Any transfer shall include the rights to all Franchise Agreements entered into between FSI and Franchisee hereunder.
- 17.2. Pre-Conditions to Franchisee's Transfer
Franchisee agrees that there may be no transfers before the FAT SHACK Restaurant has opened for business. FSI will not approve a proposed transfer in any case where Franchisee (and its owners) is not in full compliance with this Agreement. The proposed transferee and its owners must be individuals of good moral character and otherwise meet FSI's then applicable standards for franchisees. In the event of a transfer, all of the following conditions must be met before or concurrently with the effective date of the transfer:
- a. All amounts due and owing pursuant to this Agreement or otherwise by Franchisee to FSI, its affiliates or to third parties whose debts or obligations FSI has guaranteed on behalf of Franchisee, if any, are paid in full;
- b. Franchisee has submitted all required reports and statements;
- d. The proposed transferee agrees to operate the FAT SHACK Restaurant as a FAT SHACK Restaurant, signs the then-current form of franchise agreement, the provisions of which may differ materially from any and all of those contained in this Agreement, and satisfactorily completes the initial training program;
Source: Item 23 — Receipts (FDD pages 53–223)
What This Means (2025 FDD)
According to the 2025 Fat Shack Franchise Disclosure Document, a transfer under the Development Agreement encompasses various scenarios. It includes any proposed sale, transfer, or assignment of the franchisee's rights under the Development Agreement, any interest in it, or all or any part of the franchise development rights, or assets directly or indirectly related to the franchise development rights. This broad definition ensures that Fat Shack retains control over who develops franchises within the protected area.

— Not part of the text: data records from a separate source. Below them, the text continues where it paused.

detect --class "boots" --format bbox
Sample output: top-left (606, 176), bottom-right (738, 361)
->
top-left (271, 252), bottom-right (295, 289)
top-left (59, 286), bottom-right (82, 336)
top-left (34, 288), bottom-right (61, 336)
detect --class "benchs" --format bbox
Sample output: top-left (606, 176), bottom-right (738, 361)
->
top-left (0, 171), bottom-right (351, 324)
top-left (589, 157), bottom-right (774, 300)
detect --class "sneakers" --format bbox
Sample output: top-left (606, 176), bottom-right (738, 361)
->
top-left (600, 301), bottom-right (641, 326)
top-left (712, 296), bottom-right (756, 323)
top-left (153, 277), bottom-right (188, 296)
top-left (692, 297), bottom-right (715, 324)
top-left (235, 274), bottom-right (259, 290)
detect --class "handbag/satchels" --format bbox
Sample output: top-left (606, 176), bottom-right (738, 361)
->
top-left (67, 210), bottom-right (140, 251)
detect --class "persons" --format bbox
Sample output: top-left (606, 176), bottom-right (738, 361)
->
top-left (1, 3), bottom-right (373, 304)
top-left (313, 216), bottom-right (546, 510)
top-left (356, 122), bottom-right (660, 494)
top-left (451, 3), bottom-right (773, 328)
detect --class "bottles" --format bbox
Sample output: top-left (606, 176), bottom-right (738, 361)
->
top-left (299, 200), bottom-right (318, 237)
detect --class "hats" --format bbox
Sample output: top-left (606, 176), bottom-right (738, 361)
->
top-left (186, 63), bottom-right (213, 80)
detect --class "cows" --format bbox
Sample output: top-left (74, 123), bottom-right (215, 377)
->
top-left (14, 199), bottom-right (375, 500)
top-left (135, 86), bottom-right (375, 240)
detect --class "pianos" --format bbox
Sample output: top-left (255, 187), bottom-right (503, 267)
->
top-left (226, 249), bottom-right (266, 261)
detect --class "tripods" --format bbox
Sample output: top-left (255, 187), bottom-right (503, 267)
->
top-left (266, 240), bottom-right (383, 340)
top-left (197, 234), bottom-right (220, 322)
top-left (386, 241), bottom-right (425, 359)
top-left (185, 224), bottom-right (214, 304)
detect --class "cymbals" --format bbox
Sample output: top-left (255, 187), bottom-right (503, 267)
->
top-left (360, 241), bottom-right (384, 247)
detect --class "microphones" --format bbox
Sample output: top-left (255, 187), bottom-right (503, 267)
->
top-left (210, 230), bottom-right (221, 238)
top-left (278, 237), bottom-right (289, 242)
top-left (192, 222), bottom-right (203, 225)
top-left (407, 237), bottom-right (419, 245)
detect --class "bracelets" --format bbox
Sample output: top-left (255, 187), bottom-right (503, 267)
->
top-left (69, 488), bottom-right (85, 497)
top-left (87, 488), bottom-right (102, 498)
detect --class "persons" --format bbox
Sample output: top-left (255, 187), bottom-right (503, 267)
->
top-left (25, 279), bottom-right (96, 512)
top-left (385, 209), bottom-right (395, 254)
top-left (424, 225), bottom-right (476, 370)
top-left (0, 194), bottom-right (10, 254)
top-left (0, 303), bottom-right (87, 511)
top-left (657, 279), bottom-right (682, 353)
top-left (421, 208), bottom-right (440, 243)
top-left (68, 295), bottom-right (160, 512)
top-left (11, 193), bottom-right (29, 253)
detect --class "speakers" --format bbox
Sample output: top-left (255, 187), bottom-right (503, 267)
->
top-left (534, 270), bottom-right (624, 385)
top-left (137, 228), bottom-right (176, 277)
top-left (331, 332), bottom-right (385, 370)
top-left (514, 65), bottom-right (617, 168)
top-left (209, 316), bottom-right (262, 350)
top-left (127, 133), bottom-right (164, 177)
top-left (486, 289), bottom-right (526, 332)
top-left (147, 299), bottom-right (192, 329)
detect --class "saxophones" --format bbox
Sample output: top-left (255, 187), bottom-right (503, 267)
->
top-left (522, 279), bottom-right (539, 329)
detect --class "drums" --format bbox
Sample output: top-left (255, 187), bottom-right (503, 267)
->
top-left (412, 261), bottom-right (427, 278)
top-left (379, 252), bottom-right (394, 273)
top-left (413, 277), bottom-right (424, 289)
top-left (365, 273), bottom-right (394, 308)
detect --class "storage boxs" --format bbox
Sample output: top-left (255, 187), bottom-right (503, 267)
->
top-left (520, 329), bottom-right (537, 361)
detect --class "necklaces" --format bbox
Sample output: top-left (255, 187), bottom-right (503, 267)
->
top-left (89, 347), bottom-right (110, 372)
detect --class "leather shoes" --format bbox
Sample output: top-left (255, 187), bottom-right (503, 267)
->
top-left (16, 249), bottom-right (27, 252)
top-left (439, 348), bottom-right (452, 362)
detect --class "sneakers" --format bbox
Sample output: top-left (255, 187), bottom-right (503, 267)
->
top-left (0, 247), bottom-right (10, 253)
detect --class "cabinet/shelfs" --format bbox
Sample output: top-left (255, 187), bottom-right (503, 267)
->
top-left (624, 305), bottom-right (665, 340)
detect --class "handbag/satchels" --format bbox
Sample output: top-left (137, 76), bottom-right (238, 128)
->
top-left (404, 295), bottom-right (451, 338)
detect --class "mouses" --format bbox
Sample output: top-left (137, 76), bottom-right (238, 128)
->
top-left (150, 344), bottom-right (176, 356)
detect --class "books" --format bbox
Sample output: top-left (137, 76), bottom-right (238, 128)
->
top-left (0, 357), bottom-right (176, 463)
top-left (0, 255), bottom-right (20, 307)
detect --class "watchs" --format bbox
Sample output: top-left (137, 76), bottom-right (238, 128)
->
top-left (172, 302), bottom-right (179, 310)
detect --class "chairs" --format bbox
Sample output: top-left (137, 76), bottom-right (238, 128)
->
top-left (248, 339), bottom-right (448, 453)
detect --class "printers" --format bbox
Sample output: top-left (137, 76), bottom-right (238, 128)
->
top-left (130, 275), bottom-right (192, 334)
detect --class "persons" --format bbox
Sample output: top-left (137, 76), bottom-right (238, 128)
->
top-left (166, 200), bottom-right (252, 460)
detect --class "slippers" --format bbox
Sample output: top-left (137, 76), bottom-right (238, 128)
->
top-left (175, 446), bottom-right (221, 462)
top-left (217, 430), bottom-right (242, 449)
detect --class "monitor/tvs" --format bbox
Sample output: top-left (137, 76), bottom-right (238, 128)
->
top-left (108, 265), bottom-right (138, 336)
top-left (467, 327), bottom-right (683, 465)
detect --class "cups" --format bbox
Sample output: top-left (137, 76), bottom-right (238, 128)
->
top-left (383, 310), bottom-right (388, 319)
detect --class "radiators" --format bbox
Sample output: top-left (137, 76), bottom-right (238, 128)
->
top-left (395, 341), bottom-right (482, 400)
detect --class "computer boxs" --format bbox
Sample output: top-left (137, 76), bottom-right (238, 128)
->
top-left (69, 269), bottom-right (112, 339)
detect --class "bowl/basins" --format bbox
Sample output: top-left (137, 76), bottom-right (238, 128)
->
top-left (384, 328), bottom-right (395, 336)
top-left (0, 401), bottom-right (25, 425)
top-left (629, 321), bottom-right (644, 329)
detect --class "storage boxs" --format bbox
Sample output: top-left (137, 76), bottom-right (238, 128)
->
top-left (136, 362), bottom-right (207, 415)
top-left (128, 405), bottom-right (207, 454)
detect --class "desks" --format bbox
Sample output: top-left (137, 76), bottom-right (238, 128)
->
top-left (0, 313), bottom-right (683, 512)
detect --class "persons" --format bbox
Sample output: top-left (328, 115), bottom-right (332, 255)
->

If a Fat Shack franchisee proposes such a transfer, Fat Shack Inc. (FSI) has a 30-day right of first refusal to purchase those rights or assets under the same terms and conditions as the Initial Franchise Agreement. This allows Fat Shack to maintain control over development in the area. The franchisee must transfer all of its interest under the Development Agreement; partial transfers are not permitted. Any transfer must include the rights to all Franchise Agreements entered into between FSI and the franchisee.
Furthermore, the franchisee and/or the proposed transferee must pay Fat Shack the standard transfer fee for each franchise agreement to be transferred, as governed by the franchise agreement, plus $5,000.00 for every undeveloped franchise right for which no Subsequent Franchise Agreement has been executed. This sum is payable in a lump sum to Fat Shack as a precondition to obtaining written consent for the transfer. The transferee will also need to pay any remaining portions of the Initial Franchise Fees owed to Fat Shack when each Subsequent Franchise Agreement is signed; however, the transferee will receive credit for the franchisee's earlier payment of the Development Fees.
Fat Shack also stipulates pre-conditions to the transfer. There can be no transfers before the Fat Shack Restaurant has opened for business, and Fat Shack will not approve a transfer if the franchisee is not in full compliance with the Development Agreement. The proposed transferee must be of good moral character and meet Fat Shack's standards for franchisees. All outstanding amounts owed by the franchisee to Fat Shack or its affiliates must be paid, and the franchisee must have submitted all required reports and statements. The transferee must agree to operate the Fat Shack Restaurant as a Fat Shack Restaurant, sign the current form of franchise agreement, and complete the initial training program.